--- What you need to do ---
When you reach the line containing "content_type: text/javascript; charset=utf-8", begin copying exactly, and keep going through the last line of the records below, copying nothing before it.
Dataset extract Block Start
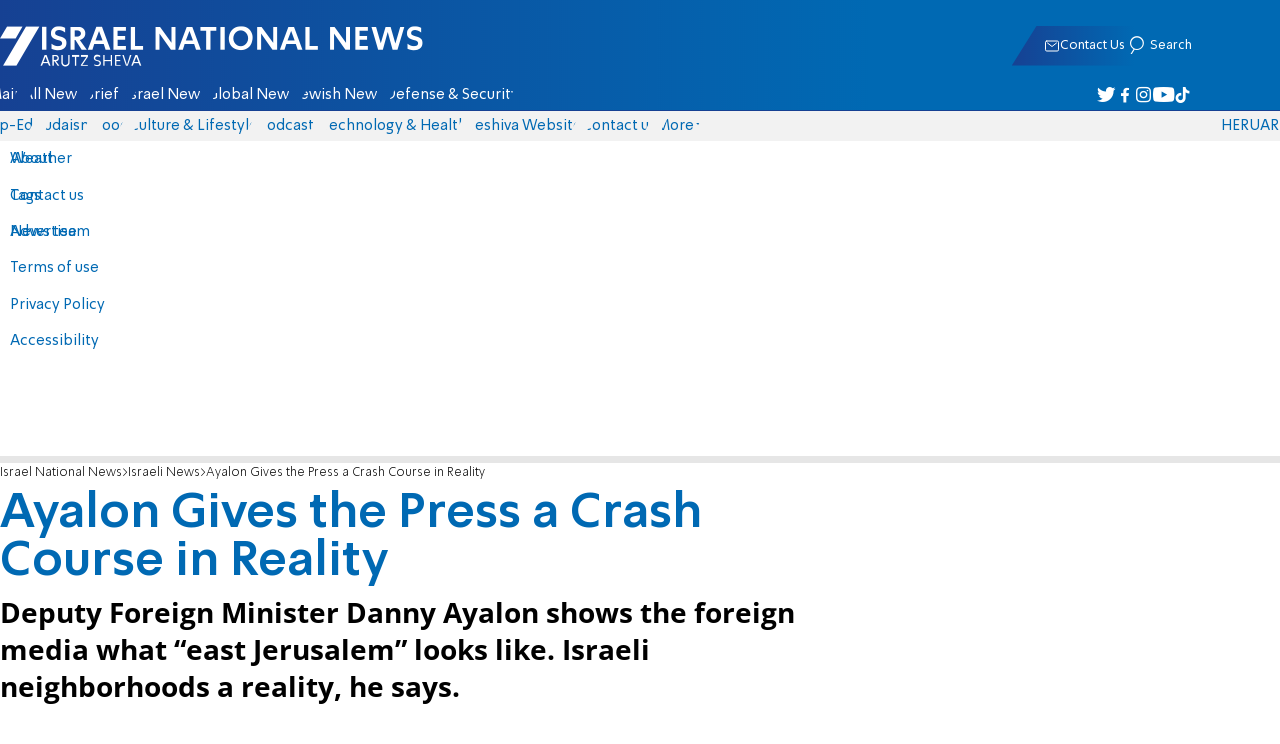

--- FILE ---
content_type: text/javascript; charset=utf-8
request_url: https://2.a7.org/_nuxt/05ehR3tu.js
body_size: -197
content:
const t=globalThis.setInterval;export{t as setInterval};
Dataset extract Block End
--- Reply ---
content_type: text/javascript; charset=utf-8
request_url: https://2.a7.org/_nuxt/05ehR3tu.js
body_size: -197
content:
const t=globalThis.setInterval;export{t as setInterval};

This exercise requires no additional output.